__What the task asks__. Copy out the records from the line containing "With respect to" through the end of the records, switching "camera" to "viewer" and leaving everything else unchanged.
-*-
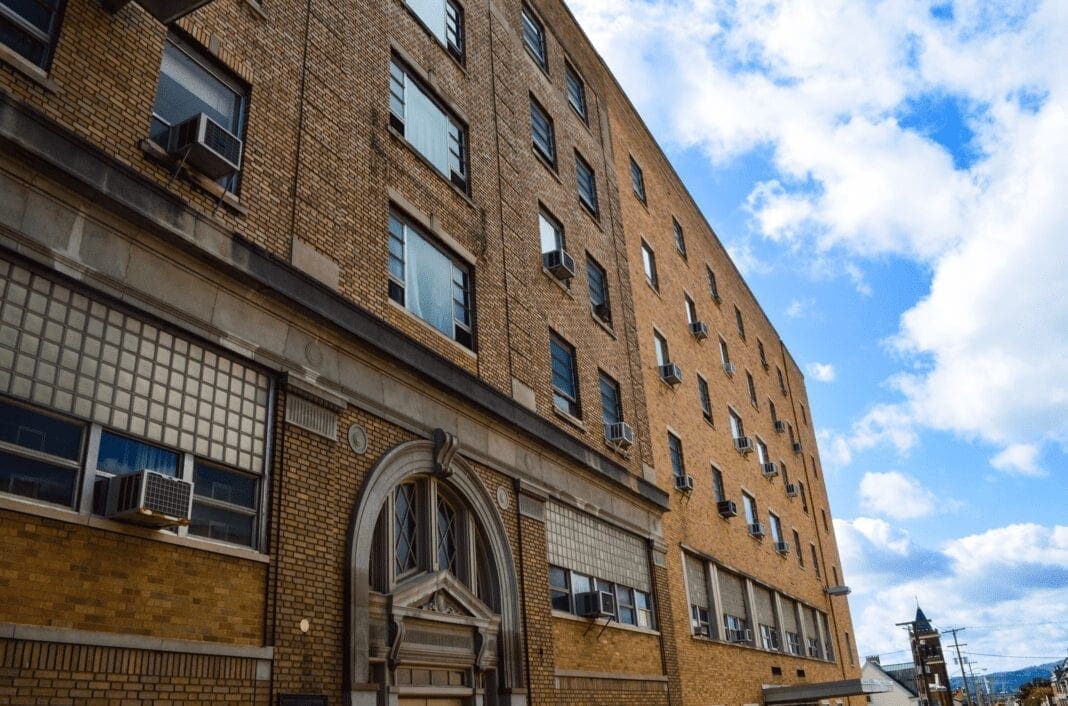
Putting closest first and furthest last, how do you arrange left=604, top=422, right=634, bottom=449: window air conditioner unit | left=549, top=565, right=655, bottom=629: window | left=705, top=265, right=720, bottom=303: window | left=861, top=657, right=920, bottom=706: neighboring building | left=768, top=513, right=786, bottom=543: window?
1. left=549, top=565, right=655, bottom=629: window
2. left=604, top=422, right=634, bottom=449: window air conditioner unit
3. left=768, top=513, right=786, bottom=543: window
4. left=705, top=265, right=720, bottom=303: window
5. left=861, top=657, right=920, bottom=706: neighboring building

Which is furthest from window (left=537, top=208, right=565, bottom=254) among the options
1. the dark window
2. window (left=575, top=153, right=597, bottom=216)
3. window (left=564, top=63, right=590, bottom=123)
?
the dark window

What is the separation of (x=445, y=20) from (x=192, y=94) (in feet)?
27.3

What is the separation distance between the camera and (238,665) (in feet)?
28.9

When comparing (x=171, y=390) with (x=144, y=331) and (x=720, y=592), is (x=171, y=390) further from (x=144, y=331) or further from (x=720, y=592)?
(x=720, y=592)

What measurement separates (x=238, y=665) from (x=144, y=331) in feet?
11.5

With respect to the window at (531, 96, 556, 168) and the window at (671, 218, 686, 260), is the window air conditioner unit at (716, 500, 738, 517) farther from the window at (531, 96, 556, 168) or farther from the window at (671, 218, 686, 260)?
the window at (531, 96, 556, 168)

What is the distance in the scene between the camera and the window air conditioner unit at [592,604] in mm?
-*-
__Solution to this task__.
With respect to the window at (531, 96, 556, 168) and the window at (671, 218, 686, 260), is the window air conditioner unit at (716, 500, 738, 517) farther from the window at (531, 96, 556, 168) or farther from the window at (671, 218, 686, 260)?
the window at (531, 96, 556, 168)

What is the distance in the scene between the viewer and the window air conditioner unit at [592,604] in mm?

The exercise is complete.